▸ GIVEN TEXT:
2001 CONCACAF Giants Cup

Tournament details
- Dates: March 4 – August 5
- Teams: 12

Final positions
- Champions: América (1st title)
- Runners-up: D.C. United
- 2002 CONCACAF Champions' Cup: América D.C. United

Tournament statistics
- Matches played: 27
- Goals scored: 54 (2 per match)

= CONCACAF Giants Cup =

The CONCACAF Giants Cup was an international football club competition held in 2001 to replace the CONCACAF Cup Winners Cup. The tournament was organized by CONCACAF for the 12 teams with the highest attendance in their respective national leagues. The winners and runners-up would qualify for the new CONCACAF Clubs Cup, which would serve as a qualification tournament for the FIFA Club World Championship. The Giants Cup was announced in November 2000 and planned to be one of the two primary annual club tournaments for CONCACAF alongside the more traditional Champions' Cup.

The tournament's semifinals and final were originally scheduled to take place in late April in Los Angeles, but were later postponed to early August to accommodate conflicts with the teams' schedules. The prize money for the Giants Cup was set at $50,000 for the winner and $40,000 for the runners-up. Mexico's Club América won 2–0 in the final against D.C. United of the United States at the Los Angeles Memorial Coliseum, with 3,127 spectators in attendance. Both teams qualified for the CONCACAF Champions' Cup 2002, which replaced the Clubs Cup in October 2001.

▸ DATA SHOWN:

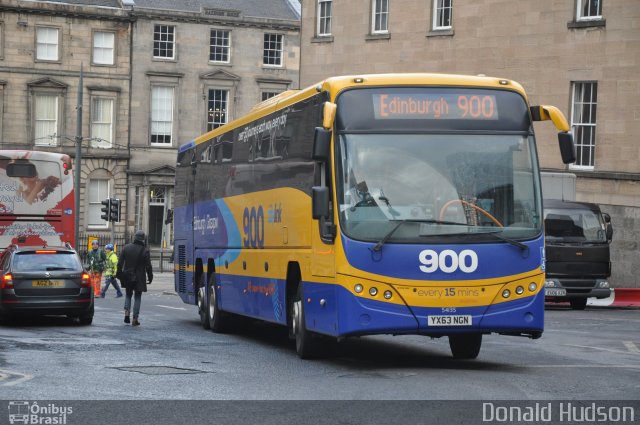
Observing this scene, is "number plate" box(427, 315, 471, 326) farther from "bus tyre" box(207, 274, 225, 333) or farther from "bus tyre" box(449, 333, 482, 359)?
"bus tyre" box(207, 274, 225, 333)

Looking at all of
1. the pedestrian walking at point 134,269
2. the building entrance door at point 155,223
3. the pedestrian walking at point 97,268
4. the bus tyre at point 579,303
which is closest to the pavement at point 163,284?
the pedestrian walking at point 97,268

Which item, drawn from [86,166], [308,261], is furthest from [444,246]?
[86,166]

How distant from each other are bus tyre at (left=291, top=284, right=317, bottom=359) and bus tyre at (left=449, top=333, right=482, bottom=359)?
6.01ft

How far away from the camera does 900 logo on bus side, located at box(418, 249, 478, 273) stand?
1439 centimetres

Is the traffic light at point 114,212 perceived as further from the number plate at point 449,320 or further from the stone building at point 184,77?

▸ TASK LIST:
A. Write out everything in the Giants Cup article from "Tournament statistics" down to "traditional Champions' Cup.", word for word.
B. Carry the Giants Cup article further, picking up after its final sentence.

▸ ANSWERS BELOW:
A.
Tournament statistics
- Matches played: 27
- Goals scored: 54 (2 per match)

= CONCACAF Giants Cup =

The CONCACAF Giants Cup was an international football club competition held in 2001 to replace the CONCACAF Cup Winners Cup. The tournament was organized by CONCACAF for the 12 teams with the highest attendance in their respective national leagues. The winners and runners-up would qualify for the new CONCACAF Clubs Cup, which would serve as a qualification tournament for the FIFA Club World Championship. The Giants Cup was announced in November 2000 and planned to be one of the two primary annual club tournaments for CONCACAF alongside the more traditional Champions' Cup.

B.
==First round==

Arnett Gardens qualified for the quarterfinals.
----

Saprissa qualified for the quarterfinals.
----

Municipal qualified for the quarterfinals.
----

Comunicaciones qualified for the quarterfinals.

==Quarterfinals==

Arnett Gardens JAM 0-3 USA D.C. United

D.C. United USA 2-1 JAM Arnett Gardens
D.C. United won 5–1 on aggregate.
----

Comunicaciones GUA 3-1 MEX Guadalajara

Guadalajara MEX 1-1 GUA Comunicaciones
Comunicaciones won 4–2 on aggregate.
----

C.S.D. Municipal GUA 0-1 MEX Club América

Club América MEX 2-1 GUA C.S.D. Municipal
América won 3–1 on aggregate.
----

Deportivo Saprissa CRC 2-0 USA Columbus Crew

Columbus Crew USA 1-1 CRC Deportivo Saprissa
Saprissa won 3–1 on aggregate.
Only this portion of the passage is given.